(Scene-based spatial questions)

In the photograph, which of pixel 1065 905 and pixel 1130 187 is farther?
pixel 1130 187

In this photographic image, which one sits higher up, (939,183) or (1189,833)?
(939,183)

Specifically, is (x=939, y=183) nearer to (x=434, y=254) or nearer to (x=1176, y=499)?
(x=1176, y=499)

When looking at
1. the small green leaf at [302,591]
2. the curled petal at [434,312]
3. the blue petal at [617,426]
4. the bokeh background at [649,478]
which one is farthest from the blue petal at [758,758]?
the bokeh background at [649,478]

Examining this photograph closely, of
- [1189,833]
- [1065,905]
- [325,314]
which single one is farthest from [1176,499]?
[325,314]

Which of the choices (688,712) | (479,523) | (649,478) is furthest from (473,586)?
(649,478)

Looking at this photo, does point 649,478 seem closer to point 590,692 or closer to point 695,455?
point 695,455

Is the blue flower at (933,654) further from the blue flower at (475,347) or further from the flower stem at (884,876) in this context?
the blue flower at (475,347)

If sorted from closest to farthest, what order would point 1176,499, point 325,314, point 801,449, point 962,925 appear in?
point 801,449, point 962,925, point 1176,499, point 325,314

### Direction
Lay out the material above as a numbered list, one line per item, leaving out the blank lines.

### Final result
1. In the photograph, which of pixel 1065 905 and pixel 1130 187 is farther?
2. pixel 1130 187
3. In this photographic image, which one sits higher up, (939,183) or (1189,833)?
4. (939,183)
5. Specifically, is (x=939, y=183) nearer to (x=434, y=254) or nearer to (x=1176, y=499)?
6. (x=1176, y=499)
7. When looking at
8. 1. the small green leaf at [302,591]
9. 2. the curled petal at [434,312]
10. 3. the blue petal at [617,426]
11. 4. the bokeh background at [649,478]
12. which one is farthest from the blue petal at [758,758]?
13. the bokeh background at [649,478]
14. Examining this photograph closely, of
15. - [1189,833]
16. - [1065,905]
17. - [325,314]
18. which single one is farthest from [1176,499]?
19. [325,314]
20. Which of the choices (688,712) | (479,523) | (649,478) is furthest from (473,586)?
21. (649,478)
22. Looking at this photo, does point 649,478 seem closer to point 590,692 or closer to point 695,455?
23. point 695,455
24. Is the blue flower at (933,654) further from the blue flower at (475,347) or further from the flower stem at (884,876) in this context?
25. the blue flower at (475,347)
26. If sorted from closest to farthest, what order would point 1176,499, point 325,314, point 801,449, point 962,925 appear in?
27. point 801,449, point 962,925, point 1176,499, point 325,314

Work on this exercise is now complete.